It's OK for the certificate to be exponentially long only if (1) the space consumption of the verifier is polynomial in the size of the problem instance (it is not allowed to use space polynomial in the size of the certificate) and (2) the verifier only accesses the certificate in a read-once fashion: once it reads a particular part of the certificate, it is erased, and the verifier cannot ever read it again.
Conceptually, you can view the certificate as the record of nondeterministic choices made by the nondeterministic algorithm that proves the problem is in NPSPACE. That algorithm can only use polynomial space but can use exponential time, so it might make exponentially many nondeterministic choices, hence why the certificate can potentially be be exponentially long (and hence why the verifier must use space that is polynomial in the size of the problem instance, not the size of the certificate).

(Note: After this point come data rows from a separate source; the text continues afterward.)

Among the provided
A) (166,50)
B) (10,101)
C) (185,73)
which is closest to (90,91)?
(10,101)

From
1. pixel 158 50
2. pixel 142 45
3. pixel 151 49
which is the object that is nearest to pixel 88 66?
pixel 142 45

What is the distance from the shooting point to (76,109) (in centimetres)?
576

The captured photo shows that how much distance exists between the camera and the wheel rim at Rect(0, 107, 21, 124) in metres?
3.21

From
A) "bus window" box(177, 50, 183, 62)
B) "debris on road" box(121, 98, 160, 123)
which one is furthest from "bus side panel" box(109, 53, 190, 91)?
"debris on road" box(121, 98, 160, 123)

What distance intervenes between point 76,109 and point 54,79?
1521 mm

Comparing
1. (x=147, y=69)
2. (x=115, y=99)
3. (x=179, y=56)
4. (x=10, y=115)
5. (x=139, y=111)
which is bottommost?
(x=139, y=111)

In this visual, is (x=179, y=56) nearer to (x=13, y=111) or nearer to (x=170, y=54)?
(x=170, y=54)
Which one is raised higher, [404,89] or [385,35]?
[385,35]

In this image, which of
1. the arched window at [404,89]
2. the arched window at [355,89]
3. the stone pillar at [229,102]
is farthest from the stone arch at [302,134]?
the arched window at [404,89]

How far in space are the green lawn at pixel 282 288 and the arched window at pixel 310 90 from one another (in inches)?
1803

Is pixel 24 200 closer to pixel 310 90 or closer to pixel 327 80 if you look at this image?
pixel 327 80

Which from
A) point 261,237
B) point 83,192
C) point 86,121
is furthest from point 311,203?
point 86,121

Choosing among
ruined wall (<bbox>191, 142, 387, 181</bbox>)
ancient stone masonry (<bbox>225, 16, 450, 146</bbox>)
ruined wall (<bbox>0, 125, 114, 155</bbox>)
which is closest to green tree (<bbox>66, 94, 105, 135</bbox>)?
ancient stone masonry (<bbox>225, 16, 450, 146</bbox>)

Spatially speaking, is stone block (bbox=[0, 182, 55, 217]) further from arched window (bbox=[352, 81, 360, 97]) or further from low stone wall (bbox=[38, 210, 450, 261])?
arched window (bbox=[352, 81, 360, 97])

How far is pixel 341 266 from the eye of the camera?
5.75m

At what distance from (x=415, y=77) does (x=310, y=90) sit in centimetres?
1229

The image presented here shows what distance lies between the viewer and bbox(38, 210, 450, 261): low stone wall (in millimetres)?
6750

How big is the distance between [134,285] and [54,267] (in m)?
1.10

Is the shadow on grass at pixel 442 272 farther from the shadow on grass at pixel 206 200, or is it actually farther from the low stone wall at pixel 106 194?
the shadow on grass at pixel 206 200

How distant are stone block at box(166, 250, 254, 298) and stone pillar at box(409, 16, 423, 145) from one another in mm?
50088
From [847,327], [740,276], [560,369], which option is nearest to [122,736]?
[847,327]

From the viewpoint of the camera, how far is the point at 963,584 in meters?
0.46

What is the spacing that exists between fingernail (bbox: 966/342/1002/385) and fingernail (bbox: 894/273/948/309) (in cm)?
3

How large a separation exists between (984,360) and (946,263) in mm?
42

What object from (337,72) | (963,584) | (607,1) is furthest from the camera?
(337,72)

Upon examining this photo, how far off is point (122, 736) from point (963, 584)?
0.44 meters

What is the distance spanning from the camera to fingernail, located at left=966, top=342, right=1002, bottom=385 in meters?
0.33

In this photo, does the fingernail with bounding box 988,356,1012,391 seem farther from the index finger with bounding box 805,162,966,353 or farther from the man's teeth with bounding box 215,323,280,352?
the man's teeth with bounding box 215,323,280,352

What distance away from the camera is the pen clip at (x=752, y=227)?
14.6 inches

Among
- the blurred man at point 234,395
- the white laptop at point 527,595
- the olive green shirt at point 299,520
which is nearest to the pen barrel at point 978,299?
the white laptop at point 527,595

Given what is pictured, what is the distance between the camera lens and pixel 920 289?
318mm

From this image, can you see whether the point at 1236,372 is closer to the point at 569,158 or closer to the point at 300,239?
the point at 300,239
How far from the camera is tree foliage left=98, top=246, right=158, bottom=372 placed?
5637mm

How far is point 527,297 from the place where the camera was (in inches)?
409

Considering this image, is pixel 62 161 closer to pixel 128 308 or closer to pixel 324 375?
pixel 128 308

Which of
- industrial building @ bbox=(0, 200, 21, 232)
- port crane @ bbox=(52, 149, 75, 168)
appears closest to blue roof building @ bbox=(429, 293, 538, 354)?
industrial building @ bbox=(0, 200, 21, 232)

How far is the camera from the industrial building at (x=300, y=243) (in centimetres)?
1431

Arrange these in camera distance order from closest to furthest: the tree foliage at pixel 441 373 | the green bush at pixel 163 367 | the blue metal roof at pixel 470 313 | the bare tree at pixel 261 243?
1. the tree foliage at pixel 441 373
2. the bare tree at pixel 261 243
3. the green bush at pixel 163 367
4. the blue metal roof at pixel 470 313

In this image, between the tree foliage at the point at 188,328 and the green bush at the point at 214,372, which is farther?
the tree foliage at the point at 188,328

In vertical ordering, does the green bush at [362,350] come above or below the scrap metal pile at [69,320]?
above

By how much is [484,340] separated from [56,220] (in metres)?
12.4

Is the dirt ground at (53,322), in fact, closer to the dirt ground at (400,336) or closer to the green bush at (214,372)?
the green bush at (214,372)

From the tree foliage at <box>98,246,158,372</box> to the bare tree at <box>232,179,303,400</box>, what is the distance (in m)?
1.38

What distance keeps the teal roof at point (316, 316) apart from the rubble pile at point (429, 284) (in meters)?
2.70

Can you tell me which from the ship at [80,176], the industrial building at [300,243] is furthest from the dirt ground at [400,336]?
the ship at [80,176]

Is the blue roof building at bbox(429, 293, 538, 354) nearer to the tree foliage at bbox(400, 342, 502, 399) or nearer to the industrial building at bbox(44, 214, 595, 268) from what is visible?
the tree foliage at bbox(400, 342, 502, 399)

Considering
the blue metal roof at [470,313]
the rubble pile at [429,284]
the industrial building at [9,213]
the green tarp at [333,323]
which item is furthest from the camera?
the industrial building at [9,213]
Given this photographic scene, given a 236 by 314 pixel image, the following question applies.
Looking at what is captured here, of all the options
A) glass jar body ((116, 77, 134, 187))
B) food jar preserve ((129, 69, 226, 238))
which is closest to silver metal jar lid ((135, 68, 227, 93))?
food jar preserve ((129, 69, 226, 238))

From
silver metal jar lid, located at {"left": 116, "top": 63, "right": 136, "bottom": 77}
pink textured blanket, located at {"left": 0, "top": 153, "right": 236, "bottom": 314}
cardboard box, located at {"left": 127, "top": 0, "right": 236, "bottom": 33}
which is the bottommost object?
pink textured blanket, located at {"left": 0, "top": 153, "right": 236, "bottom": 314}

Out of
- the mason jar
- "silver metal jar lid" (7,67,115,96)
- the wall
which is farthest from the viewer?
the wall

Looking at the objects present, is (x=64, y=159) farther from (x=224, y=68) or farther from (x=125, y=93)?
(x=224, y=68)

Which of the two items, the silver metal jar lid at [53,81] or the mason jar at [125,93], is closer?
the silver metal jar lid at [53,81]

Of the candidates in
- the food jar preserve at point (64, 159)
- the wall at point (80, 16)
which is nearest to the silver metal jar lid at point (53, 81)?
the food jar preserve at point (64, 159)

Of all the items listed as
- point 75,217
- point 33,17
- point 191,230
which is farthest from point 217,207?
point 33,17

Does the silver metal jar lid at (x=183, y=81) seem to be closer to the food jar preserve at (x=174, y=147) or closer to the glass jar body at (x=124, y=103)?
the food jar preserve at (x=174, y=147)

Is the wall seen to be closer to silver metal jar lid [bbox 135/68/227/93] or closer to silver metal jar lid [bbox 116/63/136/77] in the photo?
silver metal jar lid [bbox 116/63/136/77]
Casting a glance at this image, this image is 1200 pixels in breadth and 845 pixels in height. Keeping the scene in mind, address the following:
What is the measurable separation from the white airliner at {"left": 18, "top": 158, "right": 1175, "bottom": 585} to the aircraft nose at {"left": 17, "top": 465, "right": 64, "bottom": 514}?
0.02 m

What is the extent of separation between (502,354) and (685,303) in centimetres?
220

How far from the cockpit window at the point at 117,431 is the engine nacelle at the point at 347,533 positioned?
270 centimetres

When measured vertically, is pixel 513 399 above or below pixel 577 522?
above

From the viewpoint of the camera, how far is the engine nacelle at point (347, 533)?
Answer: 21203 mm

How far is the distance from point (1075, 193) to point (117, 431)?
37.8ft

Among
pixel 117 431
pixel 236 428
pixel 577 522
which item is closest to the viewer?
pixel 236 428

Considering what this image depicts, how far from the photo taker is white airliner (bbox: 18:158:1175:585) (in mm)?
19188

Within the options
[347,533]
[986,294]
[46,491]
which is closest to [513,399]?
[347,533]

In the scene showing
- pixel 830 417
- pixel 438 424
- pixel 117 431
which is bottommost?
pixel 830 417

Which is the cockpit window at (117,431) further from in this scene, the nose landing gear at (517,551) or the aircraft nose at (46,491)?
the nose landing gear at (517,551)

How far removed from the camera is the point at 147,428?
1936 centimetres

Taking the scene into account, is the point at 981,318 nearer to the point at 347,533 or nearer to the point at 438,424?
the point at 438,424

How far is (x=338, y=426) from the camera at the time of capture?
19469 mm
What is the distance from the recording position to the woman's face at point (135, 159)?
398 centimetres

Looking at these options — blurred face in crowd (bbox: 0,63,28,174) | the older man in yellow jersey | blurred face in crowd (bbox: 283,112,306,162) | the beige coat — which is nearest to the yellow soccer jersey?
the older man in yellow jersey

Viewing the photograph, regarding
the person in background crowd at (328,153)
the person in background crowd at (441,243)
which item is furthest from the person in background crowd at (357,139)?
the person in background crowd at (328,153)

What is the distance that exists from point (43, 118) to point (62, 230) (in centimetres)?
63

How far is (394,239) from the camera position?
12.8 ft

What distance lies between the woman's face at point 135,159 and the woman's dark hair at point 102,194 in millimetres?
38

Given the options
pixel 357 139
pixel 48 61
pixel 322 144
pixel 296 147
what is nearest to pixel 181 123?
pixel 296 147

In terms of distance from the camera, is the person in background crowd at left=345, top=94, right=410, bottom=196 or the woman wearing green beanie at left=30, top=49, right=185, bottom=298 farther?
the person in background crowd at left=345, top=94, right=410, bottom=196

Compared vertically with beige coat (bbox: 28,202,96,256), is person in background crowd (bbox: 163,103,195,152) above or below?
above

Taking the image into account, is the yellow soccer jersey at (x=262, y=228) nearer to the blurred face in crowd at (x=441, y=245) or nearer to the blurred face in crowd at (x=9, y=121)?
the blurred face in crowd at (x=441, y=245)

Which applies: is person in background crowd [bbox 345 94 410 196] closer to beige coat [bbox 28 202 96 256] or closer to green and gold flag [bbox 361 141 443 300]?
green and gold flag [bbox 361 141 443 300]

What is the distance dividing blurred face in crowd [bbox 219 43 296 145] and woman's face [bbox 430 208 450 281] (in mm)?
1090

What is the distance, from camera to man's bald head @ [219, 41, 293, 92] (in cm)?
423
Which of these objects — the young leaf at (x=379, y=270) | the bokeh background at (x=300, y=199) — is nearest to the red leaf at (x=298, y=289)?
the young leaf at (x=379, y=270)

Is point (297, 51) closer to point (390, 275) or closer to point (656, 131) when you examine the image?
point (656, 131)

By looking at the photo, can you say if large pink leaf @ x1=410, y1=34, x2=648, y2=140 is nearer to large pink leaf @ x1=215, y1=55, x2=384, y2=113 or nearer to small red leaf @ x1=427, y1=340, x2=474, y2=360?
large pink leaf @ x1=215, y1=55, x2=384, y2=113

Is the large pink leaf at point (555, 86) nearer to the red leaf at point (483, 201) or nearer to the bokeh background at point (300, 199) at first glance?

My thanks to Emil Jeřábek for pointing out that my original answer was wrong. As he writes:
While an NPSPACE machine can use exponential time, and the natural way to certify its nondeterministic choices is using an exponential-size certificate that can be verified in polynomial space, this is not by itself enough to guarantee that the language is in (N)PSPACE, as exactly the same is true of NEXP. That is, any NEXP language has exponential-size certificates that can be verified by a PSPACE (or even coNP) machine that can only access a constant-size part of the witness at any given time: just take the transcript (sequence of configurations) of an accepting run of the NEXP machine as the certificate. The correctness of the transcript can be verified by checking local conditions that only involve a constant number of cells of at most two configurations at the same time, hence it can be easily done in polynomial space. What distinguishes NPSPACE from NEXP is that an NPSPACE machine cannot write down the certificate, and if it generates its parts nondeterministically on the fly, it has no way of ensuring that it generates the same bits if it "reads" the same chunk of the certificate twice. That is, it can only access the certificate in a read-once fashion: once it reads a particular part of the certificate, it is erased, and the verifier cannot ever read it again.